# What is being asked:
Count, please, the lines in the listing below that contain "padding", and reply with the count only.
START Working data
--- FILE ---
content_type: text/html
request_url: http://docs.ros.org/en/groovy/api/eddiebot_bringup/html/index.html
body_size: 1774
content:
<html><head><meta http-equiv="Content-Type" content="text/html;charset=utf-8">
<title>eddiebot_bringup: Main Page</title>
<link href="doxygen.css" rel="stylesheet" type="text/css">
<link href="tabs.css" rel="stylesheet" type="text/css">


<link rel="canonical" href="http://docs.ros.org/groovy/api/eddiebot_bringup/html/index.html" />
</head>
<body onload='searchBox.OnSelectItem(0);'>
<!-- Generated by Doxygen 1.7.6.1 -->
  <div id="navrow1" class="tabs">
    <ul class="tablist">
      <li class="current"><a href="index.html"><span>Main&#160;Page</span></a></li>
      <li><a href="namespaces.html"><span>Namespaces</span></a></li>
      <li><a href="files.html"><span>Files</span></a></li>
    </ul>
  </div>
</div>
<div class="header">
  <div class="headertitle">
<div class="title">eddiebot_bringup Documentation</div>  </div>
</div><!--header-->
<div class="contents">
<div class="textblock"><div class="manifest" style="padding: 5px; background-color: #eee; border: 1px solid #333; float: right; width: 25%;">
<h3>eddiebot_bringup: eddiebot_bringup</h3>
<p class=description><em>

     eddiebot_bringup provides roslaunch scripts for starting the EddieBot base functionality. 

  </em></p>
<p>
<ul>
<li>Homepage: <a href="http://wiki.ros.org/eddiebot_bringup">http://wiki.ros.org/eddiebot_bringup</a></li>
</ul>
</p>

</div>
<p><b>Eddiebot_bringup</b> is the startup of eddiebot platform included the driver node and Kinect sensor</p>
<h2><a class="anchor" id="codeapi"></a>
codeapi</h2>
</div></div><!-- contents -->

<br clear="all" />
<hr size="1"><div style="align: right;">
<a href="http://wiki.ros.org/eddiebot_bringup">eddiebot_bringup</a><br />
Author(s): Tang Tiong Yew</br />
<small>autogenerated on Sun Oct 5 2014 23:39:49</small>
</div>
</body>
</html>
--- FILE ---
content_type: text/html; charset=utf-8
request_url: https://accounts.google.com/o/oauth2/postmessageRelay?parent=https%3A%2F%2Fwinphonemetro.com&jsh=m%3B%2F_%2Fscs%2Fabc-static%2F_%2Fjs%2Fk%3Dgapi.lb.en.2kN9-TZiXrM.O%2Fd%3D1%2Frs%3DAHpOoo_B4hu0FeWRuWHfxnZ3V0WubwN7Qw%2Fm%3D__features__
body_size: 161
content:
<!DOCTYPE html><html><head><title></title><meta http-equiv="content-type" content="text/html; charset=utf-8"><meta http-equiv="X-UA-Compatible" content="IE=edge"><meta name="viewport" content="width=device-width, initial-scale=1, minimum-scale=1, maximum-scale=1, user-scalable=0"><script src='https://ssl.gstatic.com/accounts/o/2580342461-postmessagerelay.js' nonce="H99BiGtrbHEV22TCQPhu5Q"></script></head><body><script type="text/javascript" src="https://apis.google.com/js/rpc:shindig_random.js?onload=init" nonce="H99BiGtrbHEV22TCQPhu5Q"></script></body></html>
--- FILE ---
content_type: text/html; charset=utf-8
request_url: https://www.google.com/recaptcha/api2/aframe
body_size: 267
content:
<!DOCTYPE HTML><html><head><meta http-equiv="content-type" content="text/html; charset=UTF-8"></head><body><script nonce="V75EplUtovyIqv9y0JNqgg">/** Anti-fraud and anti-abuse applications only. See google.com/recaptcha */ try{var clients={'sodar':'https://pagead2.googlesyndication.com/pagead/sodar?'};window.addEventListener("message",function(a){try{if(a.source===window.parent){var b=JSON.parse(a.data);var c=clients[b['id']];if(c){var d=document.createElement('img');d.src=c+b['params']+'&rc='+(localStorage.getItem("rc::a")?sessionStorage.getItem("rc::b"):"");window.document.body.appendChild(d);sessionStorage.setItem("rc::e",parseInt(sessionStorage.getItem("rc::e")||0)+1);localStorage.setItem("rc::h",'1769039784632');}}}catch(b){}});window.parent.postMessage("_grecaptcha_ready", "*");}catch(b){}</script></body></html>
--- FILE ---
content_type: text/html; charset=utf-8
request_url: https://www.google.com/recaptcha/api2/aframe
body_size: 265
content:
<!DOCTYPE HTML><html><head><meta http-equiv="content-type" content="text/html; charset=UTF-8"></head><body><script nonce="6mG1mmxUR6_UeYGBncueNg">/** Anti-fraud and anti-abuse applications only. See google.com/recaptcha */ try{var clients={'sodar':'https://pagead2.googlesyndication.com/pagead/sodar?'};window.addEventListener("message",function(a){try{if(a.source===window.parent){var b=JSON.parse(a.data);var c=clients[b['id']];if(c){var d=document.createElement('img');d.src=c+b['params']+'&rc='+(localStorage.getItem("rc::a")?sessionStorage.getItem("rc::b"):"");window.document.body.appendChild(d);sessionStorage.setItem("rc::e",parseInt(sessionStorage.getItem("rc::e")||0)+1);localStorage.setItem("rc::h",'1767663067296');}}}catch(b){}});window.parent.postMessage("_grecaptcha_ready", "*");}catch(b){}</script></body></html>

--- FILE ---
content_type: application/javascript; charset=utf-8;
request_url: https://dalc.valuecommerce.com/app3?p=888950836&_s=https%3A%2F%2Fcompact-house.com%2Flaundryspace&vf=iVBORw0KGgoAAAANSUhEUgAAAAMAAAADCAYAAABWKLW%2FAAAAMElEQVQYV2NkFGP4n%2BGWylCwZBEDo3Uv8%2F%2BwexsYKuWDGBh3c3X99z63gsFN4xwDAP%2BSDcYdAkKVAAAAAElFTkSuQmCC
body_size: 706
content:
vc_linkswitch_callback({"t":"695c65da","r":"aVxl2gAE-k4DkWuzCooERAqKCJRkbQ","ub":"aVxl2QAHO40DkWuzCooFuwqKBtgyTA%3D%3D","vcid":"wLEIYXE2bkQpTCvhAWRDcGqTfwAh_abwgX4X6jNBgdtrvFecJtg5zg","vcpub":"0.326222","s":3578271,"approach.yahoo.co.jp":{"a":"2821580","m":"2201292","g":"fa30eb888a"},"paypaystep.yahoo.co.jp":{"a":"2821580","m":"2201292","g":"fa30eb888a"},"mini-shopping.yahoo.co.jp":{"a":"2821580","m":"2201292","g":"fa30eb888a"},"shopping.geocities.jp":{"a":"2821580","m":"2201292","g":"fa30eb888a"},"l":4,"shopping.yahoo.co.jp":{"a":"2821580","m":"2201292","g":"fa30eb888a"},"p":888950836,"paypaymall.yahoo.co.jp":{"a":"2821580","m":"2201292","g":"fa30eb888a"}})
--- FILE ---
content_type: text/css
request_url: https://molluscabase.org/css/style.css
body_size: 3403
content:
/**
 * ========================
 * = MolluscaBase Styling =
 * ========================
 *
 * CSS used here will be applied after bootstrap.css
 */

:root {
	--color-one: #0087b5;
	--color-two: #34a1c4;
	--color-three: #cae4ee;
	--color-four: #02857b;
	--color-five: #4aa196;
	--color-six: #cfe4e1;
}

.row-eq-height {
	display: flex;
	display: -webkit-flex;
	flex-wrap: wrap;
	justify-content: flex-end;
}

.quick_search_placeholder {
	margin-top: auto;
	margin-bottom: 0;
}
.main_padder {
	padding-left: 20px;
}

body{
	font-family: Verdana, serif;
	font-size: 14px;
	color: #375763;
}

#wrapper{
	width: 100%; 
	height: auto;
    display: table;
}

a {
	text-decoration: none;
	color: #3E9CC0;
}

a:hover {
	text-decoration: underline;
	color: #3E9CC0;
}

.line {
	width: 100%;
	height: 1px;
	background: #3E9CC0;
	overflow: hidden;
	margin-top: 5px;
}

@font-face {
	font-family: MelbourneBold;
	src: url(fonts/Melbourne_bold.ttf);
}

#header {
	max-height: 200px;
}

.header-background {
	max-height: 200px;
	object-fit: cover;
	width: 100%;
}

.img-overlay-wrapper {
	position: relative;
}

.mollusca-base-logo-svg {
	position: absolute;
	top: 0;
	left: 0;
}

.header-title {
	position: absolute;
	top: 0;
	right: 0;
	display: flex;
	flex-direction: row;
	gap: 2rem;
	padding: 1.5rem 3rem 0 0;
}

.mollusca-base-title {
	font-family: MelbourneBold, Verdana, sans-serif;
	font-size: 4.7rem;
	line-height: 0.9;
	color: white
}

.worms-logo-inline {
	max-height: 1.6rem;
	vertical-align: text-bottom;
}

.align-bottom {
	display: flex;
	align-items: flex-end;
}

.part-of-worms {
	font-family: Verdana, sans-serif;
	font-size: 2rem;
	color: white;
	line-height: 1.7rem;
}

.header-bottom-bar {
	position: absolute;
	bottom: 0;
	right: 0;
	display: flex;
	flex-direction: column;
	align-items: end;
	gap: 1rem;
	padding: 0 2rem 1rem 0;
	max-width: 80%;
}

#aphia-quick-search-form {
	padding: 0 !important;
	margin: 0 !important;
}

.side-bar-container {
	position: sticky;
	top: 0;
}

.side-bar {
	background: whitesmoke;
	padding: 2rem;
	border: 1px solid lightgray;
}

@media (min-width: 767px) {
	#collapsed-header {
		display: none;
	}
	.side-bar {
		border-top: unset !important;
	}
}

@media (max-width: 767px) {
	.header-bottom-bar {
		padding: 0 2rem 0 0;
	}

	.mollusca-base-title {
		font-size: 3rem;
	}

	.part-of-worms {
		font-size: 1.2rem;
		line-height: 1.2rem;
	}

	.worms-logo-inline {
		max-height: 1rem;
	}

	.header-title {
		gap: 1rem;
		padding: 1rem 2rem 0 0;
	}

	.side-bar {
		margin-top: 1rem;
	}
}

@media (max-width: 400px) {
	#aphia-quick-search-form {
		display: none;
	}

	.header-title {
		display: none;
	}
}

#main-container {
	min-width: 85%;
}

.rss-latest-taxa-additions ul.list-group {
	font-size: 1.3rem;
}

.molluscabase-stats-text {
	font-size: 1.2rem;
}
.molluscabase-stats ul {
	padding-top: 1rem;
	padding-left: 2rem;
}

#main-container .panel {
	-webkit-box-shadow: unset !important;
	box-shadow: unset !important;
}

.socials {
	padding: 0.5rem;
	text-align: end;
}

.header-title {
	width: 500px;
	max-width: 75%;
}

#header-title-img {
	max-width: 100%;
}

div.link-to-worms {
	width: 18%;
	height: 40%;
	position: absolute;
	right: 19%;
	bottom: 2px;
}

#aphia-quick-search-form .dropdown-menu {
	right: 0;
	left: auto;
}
END Working data
# Written solution:
11